This points to the need for Asian studies to both stand alone as a key focus and be embedded in other disciplines. It should not be lumped solely with intercultural understanding or into the Asian language basket at a school. By making siloed assumptions that Languages are a ‘natural home’ for Intercultural Understanding and Asia and Australia’s Engagement with Asia, we are again watering down the potential richness and diversity in how teachers and students can discover connections and insights. This particularly includes the stereotyping of Asia as ‘out there’ rather than Asia being an integrated and highly present and contemporary part of Australian society itself. Our own communities are wellsprings of Asian studies.

Asian studies and the intercultural learning our teachers and students benefit from will likely always be inconsistent. It’s a truism for many learning areas that the more you try to make them consistent across a wider geography, the less relevant they become. As the previous CEO of ACARA, Rob Randall, once said to me “the curriculum is only a guidebook, not a rulebook”. Teachers need the latitude to use their imaginations to bring subject matter alive. Asian studies need to be highlighted for their creativity of application and resources, for their diversity and sophistication, an approach that reflects the reality of Asia itself. Organisations such as AEF have some incredible archives that could have a new lease of life online.

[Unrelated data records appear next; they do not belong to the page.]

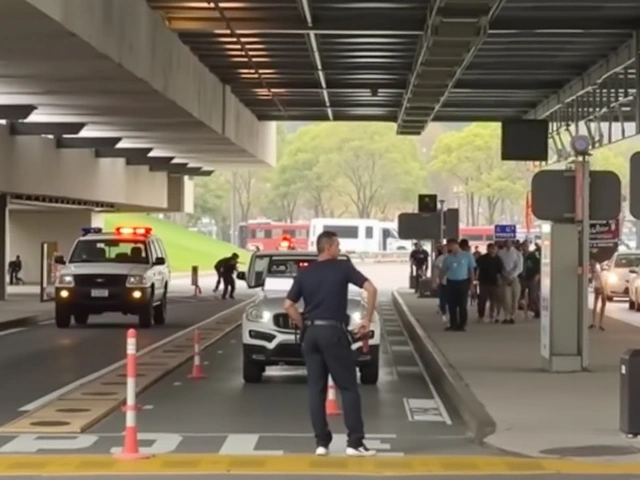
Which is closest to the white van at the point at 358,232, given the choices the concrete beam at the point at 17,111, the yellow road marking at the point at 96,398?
the concrete beam at the point at 17,111

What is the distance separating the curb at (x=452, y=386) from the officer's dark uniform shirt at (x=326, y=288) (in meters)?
2.28

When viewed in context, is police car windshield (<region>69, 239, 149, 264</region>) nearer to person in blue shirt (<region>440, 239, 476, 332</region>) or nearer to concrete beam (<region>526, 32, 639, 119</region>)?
person in blue shirt (<region>440, 239, 476, 332</region>)

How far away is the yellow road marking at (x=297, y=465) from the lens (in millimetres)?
11523

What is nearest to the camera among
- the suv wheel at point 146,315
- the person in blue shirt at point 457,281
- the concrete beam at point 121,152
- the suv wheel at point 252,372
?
the suv wheel at point 252,372

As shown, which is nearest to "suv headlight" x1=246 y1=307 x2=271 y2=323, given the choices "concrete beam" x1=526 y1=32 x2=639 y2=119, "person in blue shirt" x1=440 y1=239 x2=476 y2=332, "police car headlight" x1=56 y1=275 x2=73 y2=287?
"person in blue shirt" x1=440 y1=239 x2=476 y2=332

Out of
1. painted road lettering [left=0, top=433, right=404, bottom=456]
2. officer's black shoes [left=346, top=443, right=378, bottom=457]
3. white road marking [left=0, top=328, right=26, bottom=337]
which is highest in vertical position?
officer's black shoes [left=346, top=443, right=378, bottom=457]

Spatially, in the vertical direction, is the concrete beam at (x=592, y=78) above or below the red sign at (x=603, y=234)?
above

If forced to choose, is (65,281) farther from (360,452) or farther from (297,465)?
(297,465)

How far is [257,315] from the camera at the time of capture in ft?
62.1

Asialink stipulated in its submission to the Senate inquiry that “we must embrace a coordinated national strategy, combining federal and state governments and education providers, to achieve Asia literacy and set targets for its achievement”. In fact, if Australia wanted to really accelerate this work, it would open up even more opportunities for Australian educators to collaborate with our peers across Asia-Pacific. There are so many amazing schools and educators in our region that are keen to work on improving the quality of education for students anywhere. Perhaps then, our collective curriculum and our conversations could then indeed be called ‘world-class’.

Hamish Curry is Executive Director of Asia Education Foundation, at Asialink, The University of Melbourne.

This article has been republished with the permission of AsiaLink.

Main image: Students engaged in intercultural learning, Yarra Road Primary School, Victoria. Credit: AEF.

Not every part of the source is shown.